Direction 1 → In the essay about owning video game houses, what did the writer's mansion in Costa del Sol cost?
Direction 2 → Resume the essay on video game houses and real-world home ownership, picking up after its final sentence.

Document section →

Distilled Reality

I don't like to brag, but I own a lot of video game houses. I'm the owner of five residences in the province of Skyrim alone, and in Albion anything bigger than an anthill has my name on the deed. Some of my many electronic properties were even built with my own two thumbs, like the mansion I designed for my Sims or the low-res countryside villa I constructed in Minecraft (from cobblestone I mined myself).

I still own my 300,000-gil mansion in Costa del Sol, one of the first video game properties I ever bought.

Given my depth of experience in the arena of virtual home ownership, I wasn't terribly concerned when (back in the real world) my wife and I recently bought a single-family house for ourselves and our two children. Moving into our new home, however, I quickly realized two things:

  1. We own a lot of crap, and most of it is very heavy to lift.
  2. The countless hours I've spent playing games like The Sims and Minecraft have led me to very seriously misjudge the amount of time, expense, and effort required to establish a suitable residence for oneself and one's family.
Hey, if it can hold up a Honda Civic, then it should be able to keep my cabinets from falling off the wall, right? (Yes, this is really how I fixed my kitchen cabinets.)

In other words, it appears that owning all these video game houses has done fairly little to prepare me for buying an owning a house in the real world. Upon reflection, I've realized part of the problem is that certain key parts of the homeowner experience have not been adequately represented in gameplay.

For example, despite the province of Skyrim's incredibly low real estate inventory (which apparently consists only of five houses), I didn't have to engage in any multiplayer battles against other prospective buyers who were all competing for the same property. When playing Fable III, buying a property in Albion never involved filing a mountain of paperwork in order to get a mortgage, whose underwriting inevitably would have unlocked entire new dungeons full of paperwork for me to navigate. And don't even get me started on the lack of a plaster repair game mechanic in Minecraft.

Records supplied →

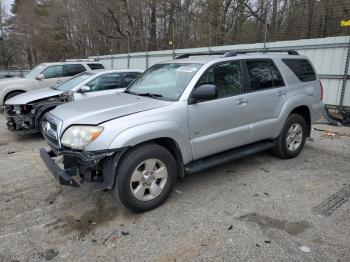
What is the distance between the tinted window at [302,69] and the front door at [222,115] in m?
1.28

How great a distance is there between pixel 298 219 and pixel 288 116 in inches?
86.8

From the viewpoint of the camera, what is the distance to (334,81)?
8.63 meters

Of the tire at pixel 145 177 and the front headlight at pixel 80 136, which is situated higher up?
the front headlight at pixel 80 136

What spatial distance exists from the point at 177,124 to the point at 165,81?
3.11 feet

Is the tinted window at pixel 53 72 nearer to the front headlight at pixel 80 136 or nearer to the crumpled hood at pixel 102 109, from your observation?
the crumpled hood at pixel 102 109

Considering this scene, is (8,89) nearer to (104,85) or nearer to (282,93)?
(104,85)

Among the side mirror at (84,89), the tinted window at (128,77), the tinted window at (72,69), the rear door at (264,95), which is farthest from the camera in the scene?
the tinted window at (72,69)

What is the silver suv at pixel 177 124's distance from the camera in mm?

Answer 1 → 300,000 gil.

Answer 2 →
I suppose what we're really talking about here is a question of immersion. Video games often talk about being more "immersive", but to be honest I'm not always sure what that means. In a truly immersive version of Skyrim, for instance, upgrading the blacksmithing perk would have required the Dragonborn first to complete a five-year apprenticeship, and exploring the frozen mountains of Winterhold would probably have involved less enchanted loot and epic battles with dragons, and more crushing loneliness and frostbite. With these changes, I'm not exactly sure what kind of game Bethesda would have ended up with, but somehow I doubt it would have sold 10 million copies.

Here's an MLS photo of "Breezehome", a little place I own in Whiterun. It's an historic Scandinavian-style cottage in a great school district, provided you don't mind your children occasionally being eaten by dragons.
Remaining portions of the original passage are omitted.